Topics: College of Sciences and Humanities, College of Fine Arts
October 15, 2007
Painting sugar skulls and creating paper punching arts are just two of the events included in Ball State University Museum of Art's upcoming Days of the Dead Family Day.
The event, which is free and open to the public, will be from 2 to 4:30 p.m. Oct. 28 at the museum.
"In the past, the museum has offered its Halloween Bash," said Tania Said, the museum's curator of education. "To build on the success of past family programs, develop new museumgoers and spotlight the culture of Mexico, we are offering a window into the Days of the Dead celebration in Mexico. The Days of the Dead, or Los Dias de los Muertos, is a Mexican festival usually celebrated on Nov. 1-2. It is a happy time when families come together to honor and celebrate their loved ones, whose spirits have returned to visit."

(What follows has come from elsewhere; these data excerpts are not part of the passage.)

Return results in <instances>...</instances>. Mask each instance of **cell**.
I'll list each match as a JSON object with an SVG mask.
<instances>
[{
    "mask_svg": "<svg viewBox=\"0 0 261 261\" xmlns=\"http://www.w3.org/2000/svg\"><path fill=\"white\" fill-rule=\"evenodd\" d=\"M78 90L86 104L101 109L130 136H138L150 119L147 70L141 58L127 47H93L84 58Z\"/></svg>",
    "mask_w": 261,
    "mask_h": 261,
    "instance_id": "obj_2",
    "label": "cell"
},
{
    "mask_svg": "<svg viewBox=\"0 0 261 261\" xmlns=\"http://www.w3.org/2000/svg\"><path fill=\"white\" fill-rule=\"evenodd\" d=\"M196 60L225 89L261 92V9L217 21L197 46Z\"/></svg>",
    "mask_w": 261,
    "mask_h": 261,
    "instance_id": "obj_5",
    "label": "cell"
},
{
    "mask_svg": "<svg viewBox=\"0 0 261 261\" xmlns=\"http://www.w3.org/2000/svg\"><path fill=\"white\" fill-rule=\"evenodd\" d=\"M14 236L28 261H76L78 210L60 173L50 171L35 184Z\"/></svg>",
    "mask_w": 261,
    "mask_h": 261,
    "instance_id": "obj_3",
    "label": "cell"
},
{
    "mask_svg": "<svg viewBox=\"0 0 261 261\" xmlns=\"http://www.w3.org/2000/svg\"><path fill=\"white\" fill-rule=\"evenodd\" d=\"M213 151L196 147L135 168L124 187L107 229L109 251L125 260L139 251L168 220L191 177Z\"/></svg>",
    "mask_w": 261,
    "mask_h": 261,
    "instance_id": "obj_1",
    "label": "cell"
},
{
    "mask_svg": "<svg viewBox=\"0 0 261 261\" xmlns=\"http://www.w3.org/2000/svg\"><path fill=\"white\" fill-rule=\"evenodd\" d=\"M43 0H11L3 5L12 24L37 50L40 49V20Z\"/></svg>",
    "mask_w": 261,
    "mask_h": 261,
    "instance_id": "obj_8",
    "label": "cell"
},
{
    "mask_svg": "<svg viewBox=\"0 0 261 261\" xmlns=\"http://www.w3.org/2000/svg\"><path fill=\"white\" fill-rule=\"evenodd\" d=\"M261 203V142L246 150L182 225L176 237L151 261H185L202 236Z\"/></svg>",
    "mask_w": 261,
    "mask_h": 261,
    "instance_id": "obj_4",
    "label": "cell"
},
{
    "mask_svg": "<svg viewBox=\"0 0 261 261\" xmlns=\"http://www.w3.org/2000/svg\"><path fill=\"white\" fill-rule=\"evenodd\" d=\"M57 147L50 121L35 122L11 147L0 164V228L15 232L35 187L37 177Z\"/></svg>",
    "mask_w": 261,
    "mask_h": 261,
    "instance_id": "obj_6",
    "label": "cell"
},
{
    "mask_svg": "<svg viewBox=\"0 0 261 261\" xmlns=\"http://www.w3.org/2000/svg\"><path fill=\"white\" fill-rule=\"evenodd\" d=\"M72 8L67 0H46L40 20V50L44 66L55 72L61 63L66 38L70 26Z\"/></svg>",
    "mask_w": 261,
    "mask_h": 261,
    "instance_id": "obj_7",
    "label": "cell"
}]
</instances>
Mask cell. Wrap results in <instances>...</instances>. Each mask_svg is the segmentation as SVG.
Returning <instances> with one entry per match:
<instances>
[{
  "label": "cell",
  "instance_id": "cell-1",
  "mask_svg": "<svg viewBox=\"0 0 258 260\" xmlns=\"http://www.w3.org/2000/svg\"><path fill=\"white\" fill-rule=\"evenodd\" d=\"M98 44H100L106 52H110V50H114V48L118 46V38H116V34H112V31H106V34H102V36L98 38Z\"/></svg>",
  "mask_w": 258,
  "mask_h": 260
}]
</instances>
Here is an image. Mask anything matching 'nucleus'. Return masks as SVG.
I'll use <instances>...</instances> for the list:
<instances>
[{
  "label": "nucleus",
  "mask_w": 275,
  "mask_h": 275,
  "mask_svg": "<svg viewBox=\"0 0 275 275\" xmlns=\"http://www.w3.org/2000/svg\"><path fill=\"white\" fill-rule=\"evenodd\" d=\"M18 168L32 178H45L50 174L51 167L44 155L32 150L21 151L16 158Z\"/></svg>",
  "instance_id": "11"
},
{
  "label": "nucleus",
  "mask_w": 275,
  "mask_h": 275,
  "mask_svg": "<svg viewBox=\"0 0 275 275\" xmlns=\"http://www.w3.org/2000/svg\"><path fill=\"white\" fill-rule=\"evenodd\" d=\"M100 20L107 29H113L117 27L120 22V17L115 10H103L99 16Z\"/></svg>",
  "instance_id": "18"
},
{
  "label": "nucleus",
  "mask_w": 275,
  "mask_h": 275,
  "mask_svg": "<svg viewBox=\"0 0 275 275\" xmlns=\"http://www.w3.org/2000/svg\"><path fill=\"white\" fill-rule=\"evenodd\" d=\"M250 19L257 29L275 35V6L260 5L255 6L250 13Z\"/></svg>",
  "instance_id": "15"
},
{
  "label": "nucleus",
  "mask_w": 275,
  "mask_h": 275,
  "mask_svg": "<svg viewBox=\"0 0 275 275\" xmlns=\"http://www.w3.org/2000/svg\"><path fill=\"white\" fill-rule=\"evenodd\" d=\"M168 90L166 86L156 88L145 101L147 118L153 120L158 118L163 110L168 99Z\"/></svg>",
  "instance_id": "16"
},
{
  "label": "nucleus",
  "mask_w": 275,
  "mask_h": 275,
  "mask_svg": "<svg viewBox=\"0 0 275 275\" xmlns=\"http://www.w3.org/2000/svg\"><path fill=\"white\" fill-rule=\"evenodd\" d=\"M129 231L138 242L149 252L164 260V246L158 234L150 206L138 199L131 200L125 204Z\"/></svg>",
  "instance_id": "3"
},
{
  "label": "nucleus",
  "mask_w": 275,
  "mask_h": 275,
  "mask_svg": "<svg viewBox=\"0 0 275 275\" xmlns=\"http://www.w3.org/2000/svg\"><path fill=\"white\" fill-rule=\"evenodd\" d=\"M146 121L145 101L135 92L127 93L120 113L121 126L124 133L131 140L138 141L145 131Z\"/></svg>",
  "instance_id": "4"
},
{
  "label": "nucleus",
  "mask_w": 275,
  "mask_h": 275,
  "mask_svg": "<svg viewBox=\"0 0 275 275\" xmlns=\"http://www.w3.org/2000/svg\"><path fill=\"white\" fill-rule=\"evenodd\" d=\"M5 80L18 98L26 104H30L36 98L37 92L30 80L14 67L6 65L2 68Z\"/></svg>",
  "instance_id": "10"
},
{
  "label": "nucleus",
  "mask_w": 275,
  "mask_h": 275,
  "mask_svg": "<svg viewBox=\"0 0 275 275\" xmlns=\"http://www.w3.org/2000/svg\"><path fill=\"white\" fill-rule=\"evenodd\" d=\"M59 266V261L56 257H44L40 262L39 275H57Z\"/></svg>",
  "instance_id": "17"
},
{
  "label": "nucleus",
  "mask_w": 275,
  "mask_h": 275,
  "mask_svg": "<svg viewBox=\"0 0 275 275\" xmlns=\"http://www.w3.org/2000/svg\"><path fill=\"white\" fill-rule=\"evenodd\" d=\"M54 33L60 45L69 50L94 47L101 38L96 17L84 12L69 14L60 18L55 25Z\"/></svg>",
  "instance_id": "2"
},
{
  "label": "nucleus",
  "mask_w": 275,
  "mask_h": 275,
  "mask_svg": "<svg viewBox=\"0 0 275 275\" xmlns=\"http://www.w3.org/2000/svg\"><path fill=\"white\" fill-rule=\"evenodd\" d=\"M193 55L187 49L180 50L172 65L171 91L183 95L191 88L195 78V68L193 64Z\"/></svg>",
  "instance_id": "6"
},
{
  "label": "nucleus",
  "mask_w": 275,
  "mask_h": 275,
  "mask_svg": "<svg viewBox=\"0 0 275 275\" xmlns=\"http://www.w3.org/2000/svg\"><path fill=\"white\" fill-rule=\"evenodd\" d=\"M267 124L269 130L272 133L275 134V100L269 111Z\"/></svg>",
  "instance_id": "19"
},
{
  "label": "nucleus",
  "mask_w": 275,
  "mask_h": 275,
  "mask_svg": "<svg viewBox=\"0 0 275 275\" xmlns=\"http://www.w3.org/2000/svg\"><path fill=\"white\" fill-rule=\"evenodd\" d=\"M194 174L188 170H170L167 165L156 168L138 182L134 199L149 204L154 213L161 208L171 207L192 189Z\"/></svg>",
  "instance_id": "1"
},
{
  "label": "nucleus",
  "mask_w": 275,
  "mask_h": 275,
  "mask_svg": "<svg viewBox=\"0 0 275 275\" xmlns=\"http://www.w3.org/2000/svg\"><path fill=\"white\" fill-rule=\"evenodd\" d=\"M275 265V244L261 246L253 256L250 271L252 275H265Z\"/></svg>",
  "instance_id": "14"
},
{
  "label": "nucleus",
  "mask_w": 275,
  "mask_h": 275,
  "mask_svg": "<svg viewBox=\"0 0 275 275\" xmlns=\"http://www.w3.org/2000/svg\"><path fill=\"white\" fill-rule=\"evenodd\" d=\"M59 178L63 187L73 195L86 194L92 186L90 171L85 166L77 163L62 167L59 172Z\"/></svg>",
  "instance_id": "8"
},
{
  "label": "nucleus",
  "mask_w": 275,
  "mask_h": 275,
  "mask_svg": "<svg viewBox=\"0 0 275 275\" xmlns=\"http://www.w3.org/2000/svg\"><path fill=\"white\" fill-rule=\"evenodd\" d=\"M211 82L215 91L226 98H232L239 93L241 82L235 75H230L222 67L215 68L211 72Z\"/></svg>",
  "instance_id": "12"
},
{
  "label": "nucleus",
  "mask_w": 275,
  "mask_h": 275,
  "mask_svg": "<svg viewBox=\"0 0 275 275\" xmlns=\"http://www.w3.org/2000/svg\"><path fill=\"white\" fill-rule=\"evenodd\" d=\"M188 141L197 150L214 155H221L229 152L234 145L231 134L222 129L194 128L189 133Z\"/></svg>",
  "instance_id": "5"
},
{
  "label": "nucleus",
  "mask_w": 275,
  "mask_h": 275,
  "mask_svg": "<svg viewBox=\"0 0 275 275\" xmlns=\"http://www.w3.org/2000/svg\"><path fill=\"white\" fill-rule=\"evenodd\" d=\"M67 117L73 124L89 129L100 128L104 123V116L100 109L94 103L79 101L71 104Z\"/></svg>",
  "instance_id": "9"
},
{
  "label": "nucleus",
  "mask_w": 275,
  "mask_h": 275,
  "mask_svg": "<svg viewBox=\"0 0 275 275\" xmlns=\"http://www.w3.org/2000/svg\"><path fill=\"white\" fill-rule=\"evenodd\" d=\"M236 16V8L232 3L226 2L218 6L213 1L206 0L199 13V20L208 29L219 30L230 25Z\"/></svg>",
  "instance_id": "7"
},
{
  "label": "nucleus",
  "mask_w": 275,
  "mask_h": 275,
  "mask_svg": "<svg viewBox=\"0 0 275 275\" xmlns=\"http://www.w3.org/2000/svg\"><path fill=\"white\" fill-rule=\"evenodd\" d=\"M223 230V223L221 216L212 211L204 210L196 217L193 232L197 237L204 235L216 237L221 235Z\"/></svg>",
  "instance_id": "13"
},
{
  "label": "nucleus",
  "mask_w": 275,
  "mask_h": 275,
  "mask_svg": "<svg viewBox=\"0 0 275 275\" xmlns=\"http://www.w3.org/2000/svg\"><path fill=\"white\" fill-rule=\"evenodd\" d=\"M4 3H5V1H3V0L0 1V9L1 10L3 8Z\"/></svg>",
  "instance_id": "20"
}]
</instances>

The custom was first observed by the Aztecs around early August, but Spanish priests moved the celebration to the first two days of November to counteract a pagan festival and restore the importance of remembering the dead and promoting the continuation of life, Said noted.
Visitors will have a chance to meet the Chavez weavers from Oxaca, Mexico, who will speak about their traditional weaving and how they celebrate Los Dias de los Muertos. In addition, visitors will learn about how the weavers recently made an altar for the National Museum of Mexican Art in Chicago, where it is on display.
Visitors also can:
- Paint sugar skulls because the "dead" love sugar
- learn and create paper punching (papel picados)
- see death-related art and some of the 130 Mexican works of art in the museum's collection
- learn about altars to honor the dead (ofrendas) and see an altar created by the Ball State University Latino Student Union
- taste Mexican candies and "bread of the dead" (pan de muertos).
The Days of the Dead Family Day is organized by the museum in partnership with Ball State Spanish professors, the Spanish Club and the Latino Student Union. The event is sponsored by the Friends of the Ball State University Museum of Art and the Muncie Art Students League.